I resumed the knee-bashing descent, most of which provides impressive views up the upper sespe. This is the kind of view that I enjoy traveling through, grand and broad. I could broadly state that my truck seemed grandly far away.
Trip Stats:
Distance: 17 miles round trip
Elevation gained: Over 4,000ft
Time (including breaks): 6hours 20 min

Below: Remains of somebody's bad day, Hwy 33, right above the Snakepits.
Below: Mt Reyes over Piedra Blanca, clouded over as the day grew long.

Tuesday, April 19, 2011

Banged up, hunting for sun, Tar Creek, 04/19/2011

Yesterday I ate shit in a creek, dislocated my my finger in addition to other tissue insults, saw a bobcat, and pissed off a rattlesnake. Today I'm feeling pretty banged up and not into going far or getting hurt in the process. I know I've chastised myself for numerous returns to Tar Creek, and I've recently said that I would be mixing some things up (and I will), but I wasn't feeling very adventurous today so I just sauntered down to the Land of the Lost and parked my butt on a warm rock.
I spent a few hours lazing around at the pools. Completed both the LATimes & NYTimes crosswords, thought about very little of consequence. Not a bad way to pass time, I say.

Monday, April 18, 2011

Lions Canyon Run, 04/18/2011 (a bobcat, a buzzworm, and a busted digit)

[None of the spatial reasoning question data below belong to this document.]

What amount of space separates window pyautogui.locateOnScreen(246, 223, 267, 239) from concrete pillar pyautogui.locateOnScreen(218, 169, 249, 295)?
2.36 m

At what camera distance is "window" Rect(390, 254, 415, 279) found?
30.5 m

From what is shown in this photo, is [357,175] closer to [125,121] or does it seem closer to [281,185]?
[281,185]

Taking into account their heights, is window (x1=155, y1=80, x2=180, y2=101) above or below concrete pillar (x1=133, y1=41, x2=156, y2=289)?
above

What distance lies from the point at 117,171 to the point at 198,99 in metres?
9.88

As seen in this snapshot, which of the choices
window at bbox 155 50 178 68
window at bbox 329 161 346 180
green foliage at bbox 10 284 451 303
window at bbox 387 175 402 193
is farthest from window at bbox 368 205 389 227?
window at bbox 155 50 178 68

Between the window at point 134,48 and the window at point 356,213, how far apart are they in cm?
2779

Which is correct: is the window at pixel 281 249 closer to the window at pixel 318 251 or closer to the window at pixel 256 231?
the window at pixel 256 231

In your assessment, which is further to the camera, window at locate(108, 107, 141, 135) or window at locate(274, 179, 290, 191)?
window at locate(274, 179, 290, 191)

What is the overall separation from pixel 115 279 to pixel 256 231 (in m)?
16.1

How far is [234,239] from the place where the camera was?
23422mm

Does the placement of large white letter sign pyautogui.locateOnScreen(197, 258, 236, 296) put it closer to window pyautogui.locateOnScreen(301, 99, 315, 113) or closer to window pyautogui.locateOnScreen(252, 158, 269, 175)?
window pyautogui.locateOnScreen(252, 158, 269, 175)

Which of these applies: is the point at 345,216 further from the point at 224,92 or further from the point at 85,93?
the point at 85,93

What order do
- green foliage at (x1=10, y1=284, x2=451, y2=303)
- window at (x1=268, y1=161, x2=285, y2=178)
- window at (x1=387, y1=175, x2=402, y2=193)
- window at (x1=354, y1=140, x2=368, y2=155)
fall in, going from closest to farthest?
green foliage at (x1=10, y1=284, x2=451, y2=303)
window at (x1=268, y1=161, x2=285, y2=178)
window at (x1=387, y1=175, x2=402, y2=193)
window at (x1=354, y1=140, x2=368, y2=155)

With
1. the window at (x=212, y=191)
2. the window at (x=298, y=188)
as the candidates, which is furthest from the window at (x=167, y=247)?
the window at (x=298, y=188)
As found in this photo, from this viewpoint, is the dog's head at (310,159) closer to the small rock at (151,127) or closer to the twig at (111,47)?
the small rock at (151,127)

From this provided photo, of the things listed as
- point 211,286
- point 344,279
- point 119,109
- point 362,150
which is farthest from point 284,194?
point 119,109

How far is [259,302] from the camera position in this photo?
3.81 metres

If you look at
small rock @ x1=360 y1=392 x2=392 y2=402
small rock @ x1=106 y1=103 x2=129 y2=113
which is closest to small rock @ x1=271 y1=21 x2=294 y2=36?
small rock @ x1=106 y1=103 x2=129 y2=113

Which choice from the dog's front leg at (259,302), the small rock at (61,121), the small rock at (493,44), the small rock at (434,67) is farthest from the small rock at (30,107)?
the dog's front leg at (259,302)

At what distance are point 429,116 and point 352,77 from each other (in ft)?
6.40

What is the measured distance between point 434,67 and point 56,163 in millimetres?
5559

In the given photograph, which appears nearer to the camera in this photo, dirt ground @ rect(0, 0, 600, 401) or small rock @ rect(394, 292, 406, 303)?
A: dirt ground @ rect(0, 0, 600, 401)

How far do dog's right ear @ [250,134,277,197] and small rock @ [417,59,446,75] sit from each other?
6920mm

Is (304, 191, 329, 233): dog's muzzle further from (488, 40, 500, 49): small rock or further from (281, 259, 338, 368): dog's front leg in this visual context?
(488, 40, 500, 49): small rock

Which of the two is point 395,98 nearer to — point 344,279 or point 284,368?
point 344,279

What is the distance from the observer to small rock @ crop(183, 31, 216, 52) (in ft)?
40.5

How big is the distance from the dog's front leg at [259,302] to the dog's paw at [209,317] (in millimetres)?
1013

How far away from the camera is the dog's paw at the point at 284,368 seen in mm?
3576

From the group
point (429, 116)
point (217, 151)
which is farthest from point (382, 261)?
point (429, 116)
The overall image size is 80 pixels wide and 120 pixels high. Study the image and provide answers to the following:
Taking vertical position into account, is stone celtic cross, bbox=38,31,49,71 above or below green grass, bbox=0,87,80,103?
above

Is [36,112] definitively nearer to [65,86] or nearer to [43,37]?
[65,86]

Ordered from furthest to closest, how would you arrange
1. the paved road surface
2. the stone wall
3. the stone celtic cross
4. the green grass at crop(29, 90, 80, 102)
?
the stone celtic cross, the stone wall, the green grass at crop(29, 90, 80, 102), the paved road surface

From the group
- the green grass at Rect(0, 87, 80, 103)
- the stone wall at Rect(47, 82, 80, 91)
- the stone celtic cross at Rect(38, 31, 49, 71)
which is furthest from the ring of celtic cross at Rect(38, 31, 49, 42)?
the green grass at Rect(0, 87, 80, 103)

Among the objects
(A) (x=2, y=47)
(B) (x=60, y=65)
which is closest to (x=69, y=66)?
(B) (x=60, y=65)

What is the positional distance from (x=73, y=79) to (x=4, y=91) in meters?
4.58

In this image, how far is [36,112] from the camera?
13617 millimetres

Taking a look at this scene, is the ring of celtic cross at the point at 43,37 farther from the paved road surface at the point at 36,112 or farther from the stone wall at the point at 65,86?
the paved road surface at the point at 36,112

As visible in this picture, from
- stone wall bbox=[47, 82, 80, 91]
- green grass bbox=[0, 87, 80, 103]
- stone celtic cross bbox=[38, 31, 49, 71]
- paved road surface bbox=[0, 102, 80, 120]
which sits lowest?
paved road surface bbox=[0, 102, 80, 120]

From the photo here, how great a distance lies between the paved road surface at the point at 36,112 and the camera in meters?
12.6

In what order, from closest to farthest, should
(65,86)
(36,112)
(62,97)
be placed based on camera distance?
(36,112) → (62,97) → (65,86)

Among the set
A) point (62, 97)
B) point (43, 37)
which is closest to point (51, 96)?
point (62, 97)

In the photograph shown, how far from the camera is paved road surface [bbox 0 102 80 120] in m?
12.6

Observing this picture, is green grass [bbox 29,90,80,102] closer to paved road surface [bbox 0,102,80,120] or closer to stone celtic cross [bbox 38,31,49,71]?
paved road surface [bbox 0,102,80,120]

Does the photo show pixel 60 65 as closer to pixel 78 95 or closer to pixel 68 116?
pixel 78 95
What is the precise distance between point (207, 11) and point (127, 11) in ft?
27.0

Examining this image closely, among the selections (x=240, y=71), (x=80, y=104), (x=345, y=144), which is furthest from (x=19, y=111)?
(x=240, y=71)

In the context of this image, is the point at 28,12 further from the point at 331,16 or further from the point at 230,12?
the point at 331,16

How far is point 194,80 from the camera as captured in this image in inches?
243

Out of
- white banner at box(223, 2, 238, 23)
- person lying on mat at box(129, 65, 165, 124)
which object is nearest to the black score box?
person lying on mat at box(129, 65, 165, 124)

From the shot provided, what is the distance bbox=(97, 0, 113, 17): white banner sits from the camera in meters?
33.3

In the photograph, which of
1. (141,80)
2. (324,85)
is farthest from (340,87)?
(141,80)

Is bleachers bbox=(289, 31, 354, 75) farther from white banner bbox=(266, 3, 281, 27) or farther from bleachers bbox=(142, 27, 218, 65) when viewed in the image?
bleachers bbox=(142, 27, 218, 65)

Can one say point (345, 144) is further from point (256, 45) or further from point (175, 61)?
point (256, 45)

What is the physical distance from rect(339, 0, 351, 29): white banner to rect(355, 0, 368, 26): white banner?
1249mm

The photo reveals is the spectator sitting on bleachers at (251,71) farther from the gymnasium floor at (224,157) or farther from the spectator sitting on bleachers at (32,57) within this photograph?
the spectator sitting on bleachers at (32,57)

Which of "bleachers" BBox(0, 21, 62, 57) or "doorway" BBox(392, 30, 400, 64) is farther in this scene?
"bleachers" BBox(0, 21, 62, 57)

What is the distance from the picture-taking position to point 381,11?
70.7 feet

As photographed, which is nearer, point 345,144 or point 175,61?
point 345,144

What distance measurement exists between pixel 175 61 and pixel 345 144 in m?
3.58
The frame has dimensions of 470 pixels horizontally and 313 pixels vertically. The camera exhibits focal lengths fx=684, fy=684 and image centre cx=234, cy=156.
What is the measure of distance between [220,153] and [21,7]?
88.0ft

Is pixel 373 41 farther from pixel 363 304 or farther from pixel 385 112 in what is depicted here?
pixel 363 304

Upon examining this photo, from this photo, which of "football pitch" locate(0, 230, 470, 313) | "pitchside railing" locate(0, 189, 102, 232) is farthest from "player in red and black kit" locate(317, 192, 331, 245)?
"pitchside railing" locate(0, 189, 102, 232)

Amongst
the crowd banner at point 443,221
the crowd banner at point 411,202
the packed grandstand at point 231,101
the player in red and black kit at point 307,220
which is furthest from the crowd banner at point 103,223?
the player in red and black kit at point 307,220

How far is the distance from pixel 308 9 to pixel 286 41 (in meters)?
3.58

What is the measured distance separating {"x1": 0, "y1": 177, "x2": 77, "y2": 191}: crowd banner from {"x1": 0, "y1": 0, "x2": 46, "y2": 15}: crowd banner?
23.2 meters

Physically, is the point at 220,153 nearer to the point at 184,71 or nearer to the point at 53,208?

What the hell happened to the beautiful, sunny weekend we just had?!? You know, the one that I spent on-call and at work. I got a chance to leave work in the noon hour and bolted out the door, only to be reminded that getting out from under the marine layer would involve some driving.
My first thought was that Matilija might be sunny...wrong! I just kept driving up the 33. The fog and cloud parted at the crest and I drove down into a green and bright Rose Valley. With the limited time I had due to the late hour I opted for a quick circuit of the Lions Canyon and it's east and west fork falls. I took the connector trail that starts just at the entrance to the Rose Valley campground.
West Fork Falls, Lion Creek (above)
I remembered why I liked the connector trail. I takes you up over a ridge and down into Lions Canyon. It's an interesting and varied trail and right now is the time to see it. All the little watercourses are streaming and everything is green.
The West Fork falls are kind of fun to get to. Taking the creek upstream from the WFork camp is pretty and shaded. There are a bunch of old sycamores just before this neat 12 foot falls. Of the 2, the West Fork feels a bit more remote.
I was leaving the falls when I messed up and crashed head-first down some largish rocks into the creek. Yeah, I ate shit. Bashed my knee pretty good. When I could stand and knew that the knee would hold weight, I addressed a corona of pain blossoming in my right hand. I realized that, not only was my right pinky finger not working, but it was also facing the wrong direction. Without giving myself a lot of time to think about what I was doing, I grabbed that digit and yanked hard, added a twist at the end, and felt it pop back into place. A few minutes later I headed over to the East Fork.
The East Fork is more of a collection of waterfalls, most of them less than 10 feet in height, and did I say pretty? Yes, this is a very pretty place and well worth visiting. I think I was 11 years old the first time I saw these falls. It's funny how I forgot how much I like this hike.
A couple other interesting things occurred in addition to the manual, on-site dislocated finger reduction. I pissed off my first rattler of the season. He was in the brush and grass a few inches from the trail and the warning buzz convinced me not to investigate. And to put nice little bow on the day, I spooked a healthy bobcat who had been hiding under a tree full of chirping birds. I guess I wrecked his shot at an early evening snack. All in all, it became a very eventful unplanned afternoon. The 6 mile hike took me 2:45 minutes with stops at both falls. And yes, the finger hurts like hell.